**Work to do**
Recast these rows as a two-column CSV with the columns "prompt" and "response," one line for each row, holding its text and its answer. Put each in a single quoted field, change line breaks into spaces, and leave out the pictures.
_ _ _ _ _
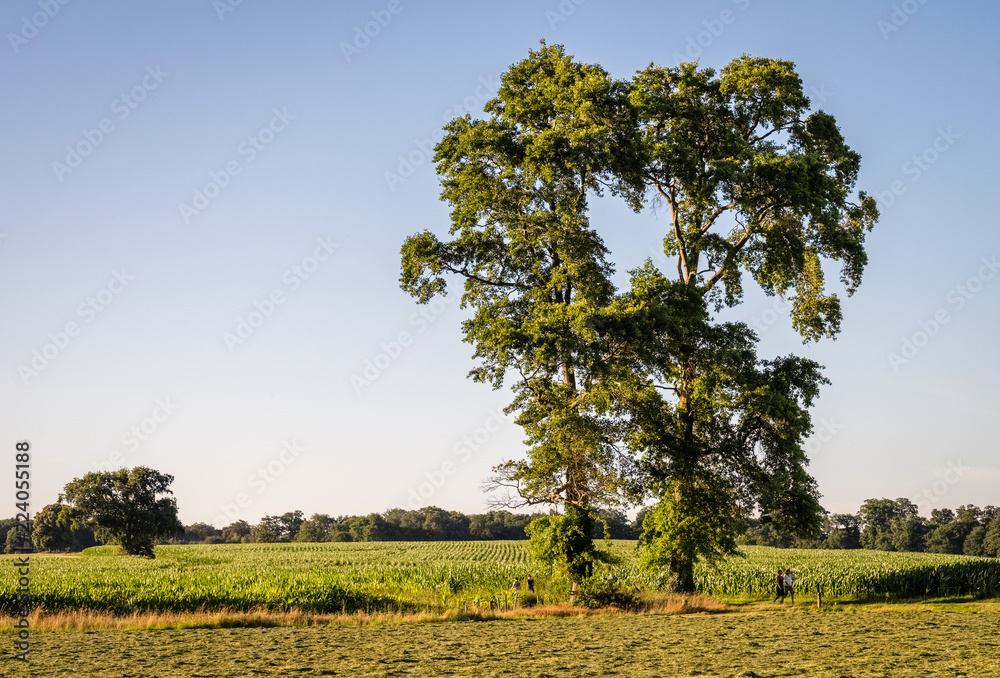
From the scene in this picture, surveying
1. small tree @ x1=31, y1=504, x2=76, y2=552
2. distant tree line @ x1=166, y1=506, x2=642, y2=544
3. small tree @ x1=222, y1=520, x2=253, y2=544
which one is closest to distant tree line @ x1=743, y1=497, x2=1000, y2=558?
distant tree line @ x1=166, y1=506, x2=642, y2=544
_ _ _ _ _
**Task output**
prompt,response
"From the scene in this picture, surveying 1. small tree @ x1=31, y1=504, x2=76, y2=552 2. distant tree line @ x1=166, y1=506, x2=642, y2=544 3. small tree @ x1=222, y1=520, x2=253, y2=544 which one is closest to distant tree line @ x1=743, y1=497, x2=1000, y2=558?","distant tree line @ x1=166, y1=506, x2=642, y2=544"